Takeshi Hosaka: Hongodai Christ Church and School, Yokohama

Takeshi Hosaka,

Masao Nishikawa,

Yokohama, Japón,

School, Kindergartens,

Wood, Glass,

A glass building such as Takeshi Hosaka’s Hongodai Christ Church School in Yokohama achieves a degree of coexistence between the natural and artificial worlds that is itself a contradiction. Takeshi Hosaka’s Hongodai Christ Church School uses architecture to propose a new way of learning.

Takeshi Hosaka: Hongodai Christ Church and School, Yokohama

Hongodai Christ Church religious school and nursery in Yokohama is an experiment by Takeshi Hosaka to determine whether it is possible to live a protected life surrounded by nature. In the design of Hongodai Christ Church School in Yokohama, Takeshi Hosaka challenges rules of living that have been handed down over centuries, such as the distance between the natural and artificial worlds.
Architecture has always aimed to protect man from the elements, from the natural aggression of the climate, but as a result has deprived us of direct contact with nature, which also has great benefits to offer. Takeshi Hosaka’s projects have habituated us to a concept of architecture as contemplation of nature. In Hongodai Christ Church School, the Japanese architect accepts nature as a tangible, present part of living through structural and climatic choices guaranteeing the well-being of the building’s users.

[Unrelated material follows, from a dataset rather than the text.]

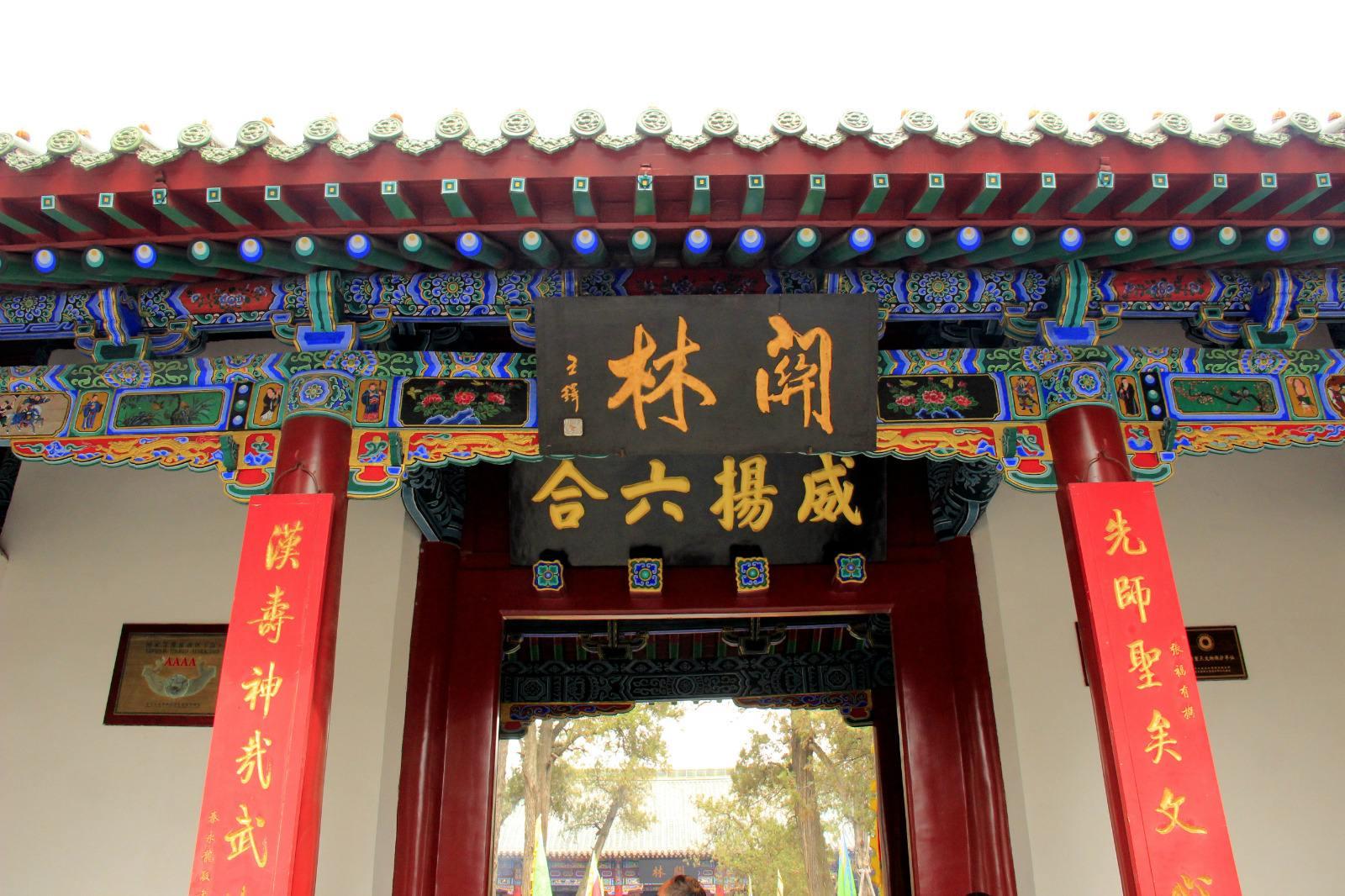 关林旅游攻略及景区游览线路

The nature he has chosen is not an urban landscape, but the hills of a part of Yokohama characterised by meadows and fields. The building’s layout winds around the small lot housing the religious school and nursery, following the perimeter of the trees; its irregularity is a result of spontaneous natural growth which does not follow a geometric grid but grows randomly like a forest. The primary intent of this two-floor all-glass building based on a thin timber frame is to occupy the empty spaces left by nature and put together a new landscape in which the human habitat blends with that of the plants, obtaining maximum visual benefit and comfort.
The project is not a matter of simply combining architecture with landscape, but of weaving them together: the trees are not simply avoided or approached by the building's perimeter, but incorporated in it to create open courtyards. Having designed the structural grid on two levels, the modules of which each refer to a specific activity, all the vertical surfaces are closed in with glass to create a school in a glass house. As there are no brick walls, all the furnishings are all-round, and all the activities that take place in the room make use of all the available space, organised with no constraints on the use of space.
The choice of making all the walls out of glass and using sliding internal subdivisions not only achieves the goal of dialogue between inside and outside, between the building and nature, but among different interiors, permitting sharing of space and educational activities that are stimulating for children. The glass perimeter continues to define the space, the edges of which are perceptible, but does not establish precise visual confines, so that it is always possible to allow your mind to wander. The patio doors can also be opened to create natural ventilation when required. Taking into account the absence of brick walls, an underfloor climate control system has been installed for use in the rigid winter temperatures.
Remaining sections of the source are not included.